At the end of an interview, Kimi founder Yang Zhilin used AI training as an analogy for how a CEO manages a team.
-
SFT (supervised fine-tuning): top-down management, where the manager gives team members detailed instructions. It can be efficient, but it risks suppressing initiative and creativity.
-
RL (reinforcement learning): set a clear goal, or reward, and let team members figure out the method themselves.
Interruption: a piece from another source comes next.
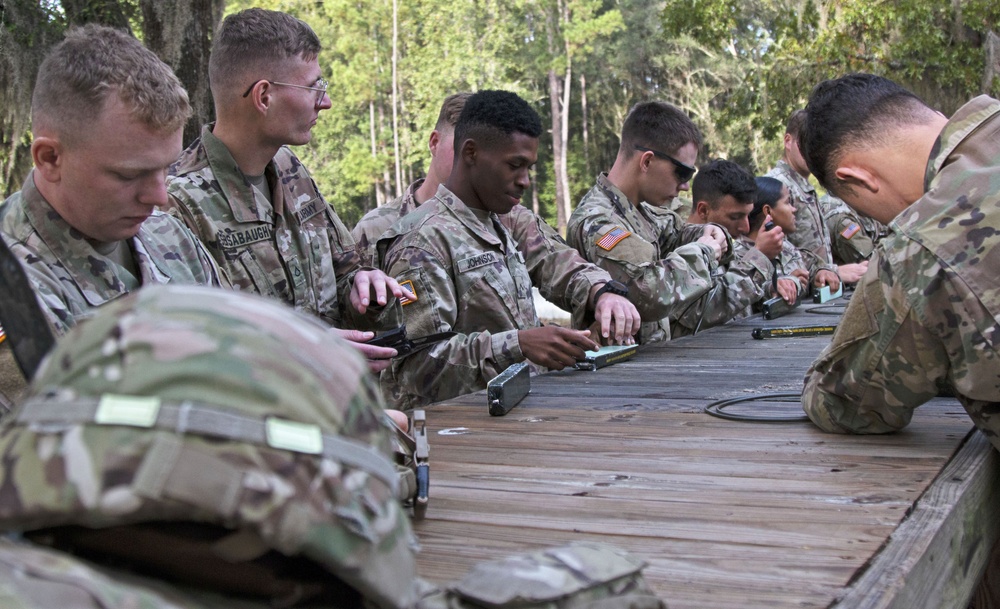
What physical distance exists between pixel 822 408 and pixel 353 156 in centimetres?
3250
It can maximize creativity, but it also creates the risk of "reward hacking," where people game the metric instead of achieving the real objective.
"The risk of managing with SFT is that people lose creativity. The risk of managing with RL is that the reward gets hacked. It can look like you achieved a good result, while in reality you still missed the final goal."
He sees balancing those two approaches as one of the CEO's key responsibilities, and said he is experimenting with a model centered on RL, using SFT as a supporting mechanism to provide direction.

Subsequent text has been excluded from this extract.